Aim:
Please edit the part of the data that opens with the line containing "Show me where" and closes with the line containing "291L32 302H52L54 294H57V283H54V278L49", swapping "Return" for "Give" and leaving everything else untouched. Write out only those lines.

Records for this task:

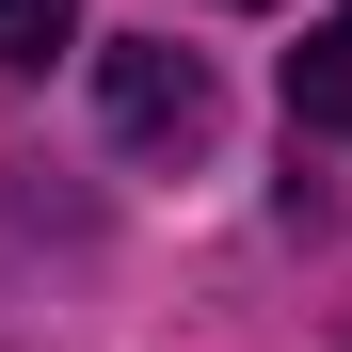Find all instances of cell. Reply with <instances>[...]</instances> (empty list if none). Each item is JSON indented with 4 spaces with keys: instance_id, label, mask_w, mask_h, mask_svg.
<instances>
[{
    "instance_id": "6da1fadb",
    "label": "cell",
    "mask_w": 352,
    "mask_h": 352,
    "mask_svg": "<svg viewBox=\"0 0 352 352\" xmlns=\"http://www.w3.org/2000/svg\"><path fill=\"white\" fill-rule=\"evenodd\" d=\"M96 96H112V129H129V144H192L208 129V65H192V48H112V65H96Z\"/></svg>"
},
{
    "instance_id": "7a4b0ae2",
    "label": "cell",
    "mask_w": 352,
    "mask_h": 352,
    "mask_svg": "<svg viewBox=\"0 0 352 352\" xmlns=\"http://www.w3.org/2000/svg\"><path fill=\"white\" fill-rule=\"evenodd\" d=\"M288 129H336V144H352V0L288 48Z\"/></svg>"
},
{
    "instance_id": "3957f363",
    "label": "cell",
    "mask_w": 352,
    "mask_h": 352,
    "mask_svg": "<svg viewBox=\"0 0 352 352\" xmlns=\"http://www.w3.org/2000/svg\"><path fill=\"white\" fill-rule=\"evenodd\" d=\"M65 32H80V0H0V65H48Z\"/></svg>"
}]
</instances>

==

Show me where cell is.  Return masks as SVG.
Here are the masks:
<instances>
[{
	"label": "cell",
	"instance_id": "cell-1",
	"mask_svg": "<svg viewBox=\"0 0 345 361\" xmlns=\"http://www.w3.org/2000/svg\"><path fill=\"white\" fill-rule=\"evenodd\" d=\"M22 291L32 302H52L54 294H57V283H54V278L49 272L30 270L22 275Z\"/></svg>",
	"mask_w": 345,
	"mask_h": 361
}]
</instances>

Finished exercise:
Show me where cell is.  Give masks as SVG.
Here are the masks:
<instances>
[{
	"label": "cell",
	"instance_id": "cell-1",
	"mask_svg": "<svg viewBox=\"0 0 345 361\" xmlns=\"http://www.w3.org/2000/svg\"><path fill=\"white\" fill-rule=\"evenodd\" d=\"M22 291L32 302H52L54 294H57V283H54V278L49 272L30 270L22 275Z\"/></svg>",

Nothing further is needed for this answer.